- Requirement -
Decide whether each statement agrees with the passage below. Answer each with yes or no, and quote the passage's deciding words. (a) The passage proposes a balanced budget amendment to the constitution. (b) According to the summary, the Social Security fund has already run out. (c) The passage gives the Senate term as four years.

The problem is real. The real problem is Congress. It was never ment to be a long term career. Although, that could be argued in the Senate with six year terms.
The real answer is a balanced budget amendment to the constitution and term limits for all…including the the judiciary.
 
The problem is real. The real problem is Congress. It was never ment to be a long term career. Although, that could be argued in the Senate with six year terms.
The real answer is a balanced budget amendment to the constitution and term limits for all…including the the judiciary.
Couldn't agree more.
 
Summary: The article warns that approaching Social Security insolvency could lead to more federal borrowing, which they argue might unsettle debt markets and spur inflation, triggering a difficult economic and policy situation well before the fund actually runs out.

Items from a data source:
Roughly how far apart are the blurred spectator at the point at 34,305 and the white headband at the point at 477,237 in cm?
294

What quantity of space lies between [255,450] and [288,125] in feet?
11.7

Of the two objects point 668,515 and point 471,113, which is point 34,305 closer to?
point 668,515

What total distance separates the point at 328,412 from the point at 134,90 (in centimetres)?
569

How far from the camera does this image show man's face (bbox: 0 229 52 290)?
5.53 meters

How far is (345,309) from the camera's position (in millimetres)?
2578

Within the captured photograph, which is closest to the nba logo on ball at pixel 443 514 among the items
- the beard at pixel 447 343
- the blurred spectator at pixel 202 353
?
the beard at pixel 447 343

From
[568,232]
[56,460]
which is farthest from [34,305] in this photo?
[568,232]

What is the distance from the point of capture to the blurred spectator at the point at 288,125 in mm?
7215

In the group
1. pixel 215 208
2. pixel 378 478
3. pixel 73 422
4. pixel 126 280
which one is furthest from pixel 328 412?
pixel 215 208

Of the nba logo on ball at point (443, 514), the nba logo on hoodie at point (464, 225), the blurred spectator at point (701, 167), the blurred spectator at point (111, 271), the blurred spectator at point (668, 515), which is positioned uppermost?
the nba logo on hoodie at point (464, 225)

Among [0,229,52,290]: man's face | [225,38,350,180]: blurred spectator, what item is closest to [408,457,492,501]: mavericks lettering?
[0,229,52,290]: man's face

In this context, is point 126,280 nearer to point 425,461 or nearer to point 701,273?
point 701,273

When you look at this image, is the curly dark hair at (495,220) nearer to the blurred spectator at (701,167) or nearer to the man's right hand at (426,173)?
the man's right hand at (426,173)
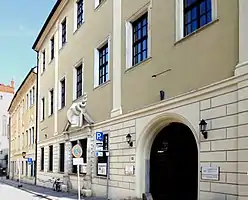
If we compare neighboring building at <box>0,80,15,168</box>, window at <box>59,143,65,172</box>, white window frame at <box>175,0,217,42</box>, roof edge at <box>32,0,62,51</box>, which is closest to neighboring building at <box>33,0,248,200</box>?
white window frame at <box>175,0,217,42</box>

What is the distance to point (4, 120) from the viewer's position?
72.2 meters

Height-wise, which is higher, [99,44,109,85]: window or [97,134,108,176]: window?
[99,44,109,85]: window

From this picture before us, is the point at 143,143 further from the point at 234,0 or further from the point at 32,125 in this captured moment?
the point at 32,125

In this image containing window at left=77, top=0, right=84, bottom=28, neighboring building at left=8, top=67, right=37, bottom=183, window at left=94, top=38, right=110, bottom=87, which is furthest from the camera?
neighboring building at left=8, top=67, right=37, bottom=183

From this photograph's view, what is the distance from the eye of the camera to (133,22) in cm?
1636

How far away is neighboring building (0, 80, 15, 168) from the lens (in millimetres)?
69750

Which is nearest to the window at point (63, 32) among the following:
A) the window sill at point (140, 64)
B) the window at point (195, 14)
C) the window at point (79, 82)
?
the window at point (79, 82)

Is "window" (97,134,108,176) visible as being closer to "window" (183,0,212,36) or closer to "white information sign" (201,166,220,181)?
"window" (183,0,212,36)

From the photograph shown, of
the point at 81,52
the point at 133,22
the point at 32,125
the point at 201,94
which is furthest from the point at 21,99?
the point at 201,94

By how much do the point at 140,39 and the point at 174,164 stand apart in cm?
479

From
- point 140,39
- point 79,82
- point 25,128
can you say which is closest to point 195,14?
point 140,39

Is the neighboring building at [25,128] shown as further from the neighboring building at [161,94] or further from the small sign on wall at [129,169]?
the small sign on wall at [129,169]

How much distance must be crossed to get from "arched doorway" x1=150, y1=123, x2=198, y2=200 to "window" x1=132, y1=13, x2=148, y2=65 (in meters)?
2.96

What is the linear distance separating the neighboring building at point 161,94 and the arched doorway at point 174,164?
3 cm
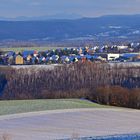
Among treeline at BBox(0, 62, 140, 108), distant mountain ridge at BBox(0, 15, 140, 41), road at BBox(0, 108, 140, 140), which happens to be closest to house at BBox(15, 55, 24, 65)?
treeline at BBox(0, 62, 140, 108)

- Finished answer -
(a) Yes: "The real answer is a balanced budget amendment to the constitution"
(b) No: "well before the fund actually runs out"
(c) No: "the Senate with six year terms"